About Love
These lines compel reflection. Songs about love beyond counting have been written. Just within my short span of life, poets and lyricists find a bottomless well of material, as they peer into the surreal experience of love between two human beings. And, this is not limited to male-female love, never has been…
Nietzsche comments provocatively about the asymmetry of “love.” Do you feel a foreboding when reading these lines? I do.

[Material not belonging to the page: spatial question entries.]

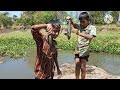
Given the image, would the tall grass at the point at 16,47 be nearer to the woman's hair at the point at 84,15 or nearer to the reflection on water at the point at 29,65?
the reflection on water at the point at 29,65

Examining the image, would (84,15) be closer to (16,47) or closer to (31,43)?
(31,43)

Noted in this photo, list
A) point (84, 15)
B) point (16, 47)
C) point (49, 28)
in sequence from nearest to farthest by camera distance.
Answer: point (49, 28) → point (84, 15) → point (16, 47)

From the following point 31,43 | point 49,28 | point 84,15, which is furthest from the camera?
point 31,43

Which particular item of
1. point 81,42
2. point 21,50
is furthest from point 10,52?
point 81,42

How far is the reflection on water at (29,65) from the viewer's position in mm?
4887

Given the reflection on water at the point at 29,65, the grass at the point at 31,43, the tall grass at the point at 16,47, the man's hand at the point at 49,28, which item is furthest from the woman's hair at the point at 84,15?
the tall grass at the point at 16,47

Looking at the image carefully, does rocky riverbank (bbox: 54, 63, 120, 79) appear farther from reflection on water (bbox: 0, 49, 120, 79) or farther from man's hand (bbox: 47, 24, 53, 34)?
man's hand (bbox: 47, 24, 53, 34)

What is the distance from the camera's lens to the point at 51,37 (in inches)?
112

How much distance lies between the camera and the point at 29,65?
226 inches

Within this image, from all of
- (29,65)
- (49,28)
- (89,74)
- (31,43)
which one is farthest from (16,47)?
(49,28)

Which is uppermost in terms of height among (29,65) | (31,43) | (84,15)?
(84,15)

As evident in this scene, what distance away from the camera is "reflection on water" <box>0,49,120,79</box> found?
16.0 ft

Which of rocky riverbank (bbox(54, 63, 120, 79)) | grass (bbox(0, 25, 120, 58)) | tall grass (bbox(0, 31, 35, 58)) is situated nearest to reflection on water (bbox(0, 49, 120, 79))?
grass (bbox(0, 25, 120, 58))

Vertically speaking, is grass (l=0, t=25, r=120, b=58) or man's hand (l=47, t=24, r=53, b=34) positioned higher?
man's hand (l=47, t=24, r=53, b=34)
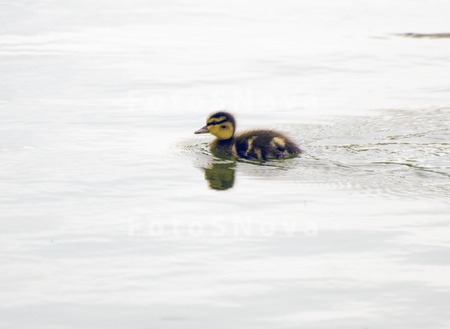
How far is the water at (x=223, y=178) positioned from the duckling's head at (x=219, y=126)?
0.16m

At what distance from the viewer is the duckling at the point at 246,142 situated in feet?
22.0

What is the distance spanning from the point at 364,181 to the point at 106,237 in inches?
65.2

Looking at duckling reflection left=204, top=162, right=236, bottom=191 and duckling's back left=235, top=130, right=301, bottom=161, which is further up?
duckling's back left=235, top=130, right=301, bottom=161

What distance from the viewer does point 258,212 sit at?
212 inches

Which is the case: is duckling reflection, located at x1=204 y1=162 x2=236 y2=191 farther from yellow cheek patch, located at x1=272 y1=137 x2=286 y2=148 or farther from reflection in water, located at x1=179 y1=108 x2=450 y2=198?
yellow cheek patch, located at x1=272 y1=137 x2=286 y2=148

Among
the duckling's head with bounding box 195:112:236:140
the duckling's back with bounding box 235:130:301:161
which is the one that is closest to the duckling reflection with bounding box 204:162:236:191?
the duckling's back with bounding box 235:130:301:161

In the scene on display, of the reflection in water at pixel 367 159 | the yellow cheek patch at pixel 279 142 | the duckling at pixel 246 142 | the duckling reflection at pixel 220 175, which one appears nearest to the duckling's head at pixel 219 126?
the duckling at pixel 246 142

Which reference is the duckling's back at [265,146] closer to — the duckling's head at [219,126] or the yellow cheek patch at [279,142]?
the yellow cheek patch at [279,142]

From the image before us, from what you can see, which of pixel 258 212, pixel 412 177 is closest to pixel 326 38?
pixel 412 177

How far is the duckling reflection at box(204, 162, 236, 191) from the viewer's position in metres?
6.04

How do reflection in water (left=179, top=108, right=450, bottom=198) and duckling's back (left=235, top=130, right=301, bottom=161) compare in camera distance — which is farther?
duckling's back (left=235, top=130, right=301, bottom=161)

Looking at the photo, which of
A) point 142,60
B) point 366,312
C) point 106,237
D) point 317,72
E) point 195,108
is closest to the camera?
point 366,312

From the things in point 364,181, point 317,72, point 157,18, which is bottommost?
point 364,181

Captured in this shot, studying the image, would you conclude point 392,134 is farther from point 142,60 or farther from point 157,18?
point 157,18
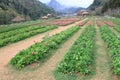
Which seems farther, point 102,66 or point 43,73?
point 102,66

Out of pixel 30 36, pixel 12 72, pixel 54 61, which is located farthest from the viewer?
pixel 30 36

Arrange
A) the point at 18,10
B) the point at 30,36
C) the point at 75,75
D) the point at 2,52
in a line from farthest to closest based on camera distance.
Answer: the point at 18,10 → the point at 30,36 → the point at 2,52 → the point at 75,75

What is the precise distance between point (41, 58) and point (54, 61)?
824 mm

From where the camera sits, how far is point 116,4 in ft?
298

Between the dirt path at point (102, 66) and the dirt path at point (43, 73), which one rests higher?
the dirt path at point (43, 73)

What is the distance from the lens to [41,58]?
14.1 m

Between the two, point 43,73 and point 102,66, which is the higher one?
point 43,73

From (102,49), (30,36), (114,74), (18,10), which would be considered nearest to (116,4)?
(18,10)

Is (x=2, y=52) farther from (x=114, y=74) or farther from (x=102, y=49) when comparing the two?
(x=114, y=74)

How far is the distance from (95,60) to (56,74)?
341cm

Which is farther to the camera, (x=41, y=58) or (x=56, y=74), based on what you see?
(x=41, y=58)

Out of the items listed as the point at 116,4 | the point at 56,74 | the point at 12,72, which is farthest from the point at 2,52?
the point at 116,4

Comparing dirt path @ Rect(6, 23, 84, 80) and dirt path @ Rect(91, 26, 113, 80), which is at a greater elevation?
dirt path @ Rect(6, 23, 84, 80)

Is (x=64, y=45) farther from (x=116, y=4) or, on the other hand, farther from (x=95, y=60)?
(x=116, y=4)
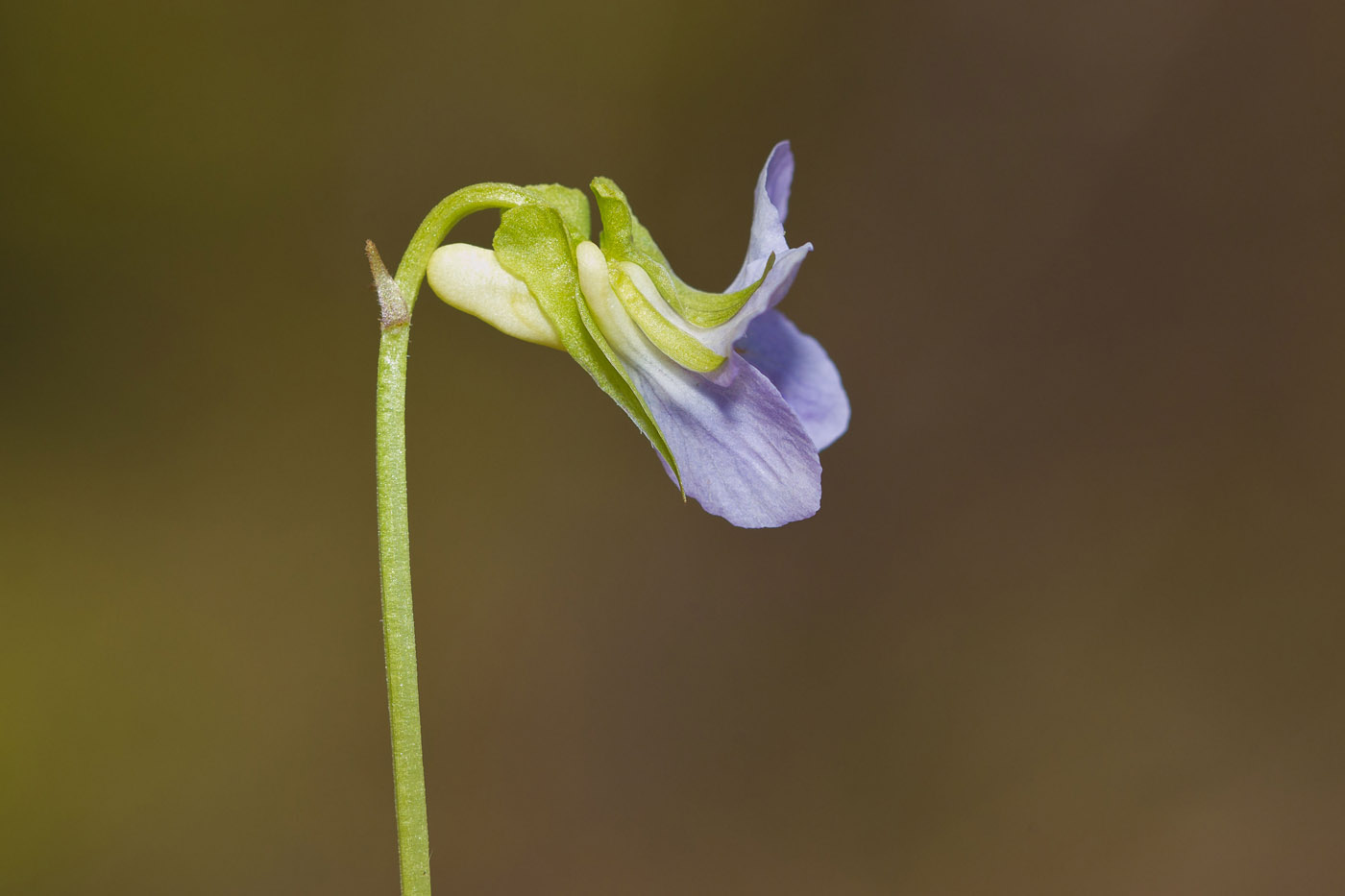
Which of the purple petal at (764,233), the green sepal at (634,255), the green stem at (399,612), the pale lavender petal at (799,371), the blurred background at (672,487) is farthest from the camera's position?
the blurred background at (672,487)

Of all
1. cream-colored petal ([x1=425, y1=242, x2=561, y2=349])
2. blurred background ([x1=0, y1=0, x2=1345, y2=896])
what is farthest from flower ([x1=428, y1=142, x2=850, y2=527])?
blurred background ([x1=0, y1=0, x2=1345, y2=896])

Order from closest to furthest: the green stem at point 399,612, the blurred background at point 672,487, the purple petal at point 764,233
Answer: the green stem at point 399,612 < the purple petal at point 764,233 < the blurred background at point 672,487

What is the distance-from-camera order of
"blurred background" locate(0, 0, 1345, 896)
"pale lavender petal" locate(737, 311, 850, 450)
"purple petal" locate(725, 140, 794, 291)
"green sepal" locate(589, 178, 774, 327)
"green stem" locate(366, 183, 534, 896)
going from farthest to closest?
"blurred background" locate(0, 0, 1345, 896) → "pale lavender petal" locate(737, 311, 850, 450) → "green sepal" locate(589, 178, 774, 327) → "purple petal" locate(725, 140, 794, 291) → "green stem" locate(366, 183, 534, 896)

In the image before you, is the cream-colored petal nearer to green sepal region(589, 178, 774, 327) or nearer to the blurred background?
green sepal region(589, 178, 774, 327)

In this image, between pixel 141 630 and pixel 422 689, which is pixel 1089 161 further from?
pixel 141 630

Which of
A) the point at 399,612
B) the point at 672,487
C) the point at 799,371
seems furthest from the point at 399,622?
the point at 672,487

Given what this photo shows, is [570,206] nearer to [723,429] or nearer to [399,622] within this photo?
[723,429]

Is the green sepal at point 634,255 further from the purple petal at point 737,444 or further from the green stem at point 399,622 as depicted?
the green stem at point 399,622

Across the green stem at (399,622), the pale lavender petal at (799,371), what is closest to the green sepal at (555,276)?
the green stem at (399,622)
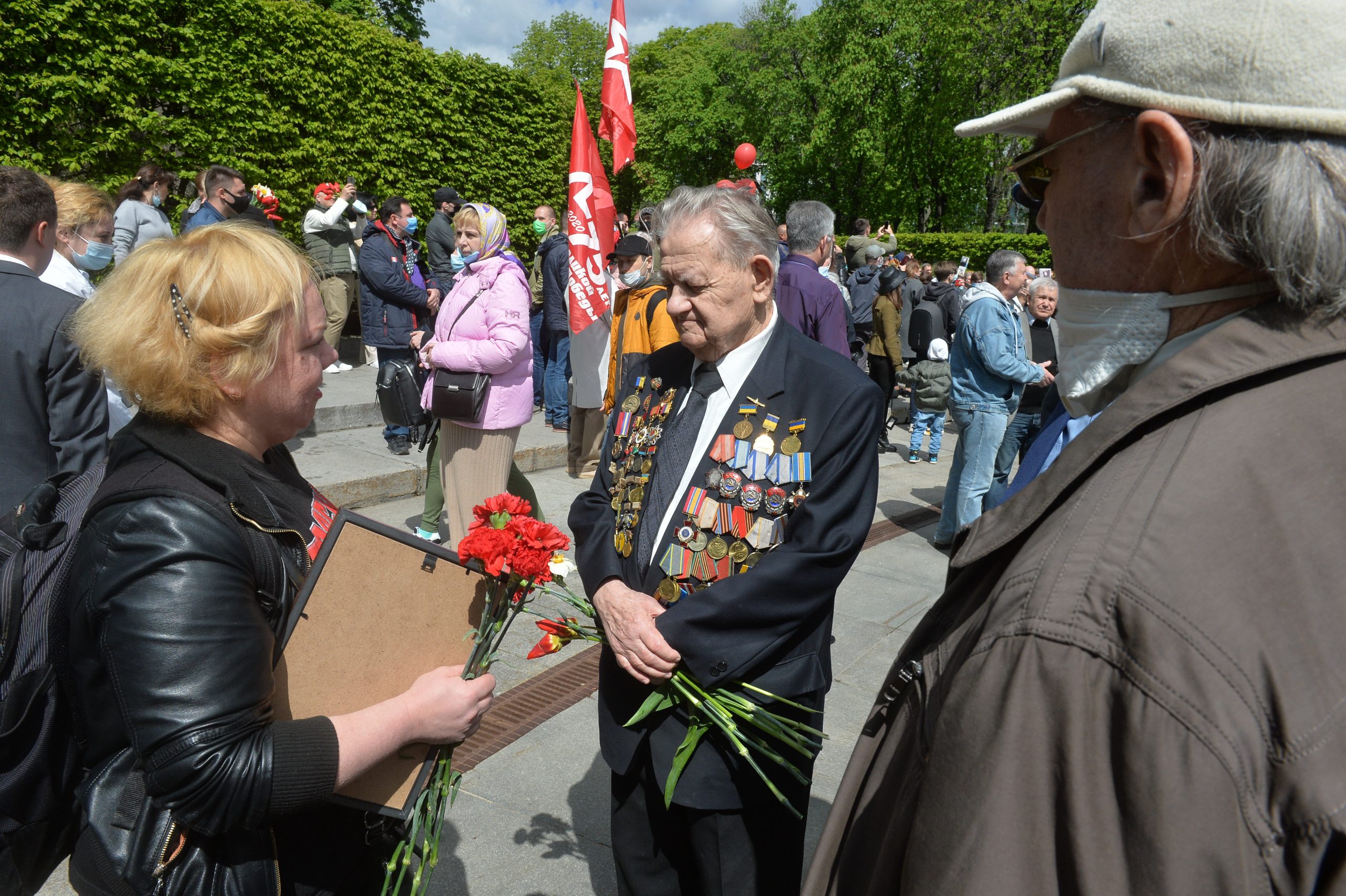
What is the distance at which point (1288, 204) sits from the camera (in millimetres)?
860

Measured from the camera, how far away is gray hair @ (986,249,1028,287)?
6395mm

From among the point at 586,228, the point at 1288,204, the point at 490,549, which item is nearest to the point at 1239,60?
the point at 1288,204

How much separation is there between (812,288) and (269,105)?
9657 mm

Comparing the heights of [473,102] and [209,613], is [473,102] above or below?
above

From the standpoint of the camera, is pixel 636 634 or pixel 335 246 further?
pixel 335 246

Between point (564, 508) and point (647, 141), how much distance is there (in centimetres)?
3526

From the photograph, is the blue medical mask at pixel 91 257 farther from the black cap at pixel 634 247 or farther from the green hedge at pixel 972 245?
the green hedge at pixel 972 245

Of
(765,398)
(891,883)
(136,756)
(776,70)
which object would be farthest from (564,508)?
(776,70)

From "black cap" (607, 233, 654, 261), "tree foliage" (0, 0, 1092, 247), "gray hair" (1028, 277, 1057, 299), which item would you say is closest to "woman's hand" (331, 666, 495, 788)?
"black cap" (607, 233, 654, 261)

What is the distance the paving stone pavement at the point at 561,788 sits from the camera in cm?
298

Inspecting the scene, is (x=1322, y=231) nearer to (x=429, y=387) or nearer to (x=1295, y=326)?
(x=1295, y=326)

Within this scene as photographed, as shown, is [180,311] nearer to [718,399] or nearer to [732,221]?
[718,399]

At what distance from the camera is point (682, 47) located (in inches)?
1799

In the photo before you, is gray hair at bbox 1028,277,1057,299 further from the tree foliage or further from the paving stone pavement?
the tree foliage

Seems to me the notion of benevolent, “good-willed” nature is disposed of with these words…
What woman means by love
is clear enough: total devotion (not mere surrender)
with soul and body, without any consideration or reserve,
rather with shame and horror
at the thought of a devotion that might be
subject to special clauses or conditions.
…she wants someone who takes,
who does not give himself or give himself away;
on the contrary,
he is supposed to become richer in “himself”
–through the accretion of strength, happiness, and faith
given him by the woman who
gives herself.
Woman gives herself away, man acquires more—
I do not see how one can get around
this natural opposition…
desirable as it may be not to remind oneself constantly
how harsh, terrible, enigmatic, and immoral
this antagonism is.
For love,
thought of in its entirety as great and full,
is nature,
and being nature
it is in all eternity something “immoral.”
–excerpt The Gay Science, Book 5, Section 363 by Friedrich Nietzsche
A song that is worthy, a tune that we can hold onto: Livin’ On A Prayer by Bon Jovi.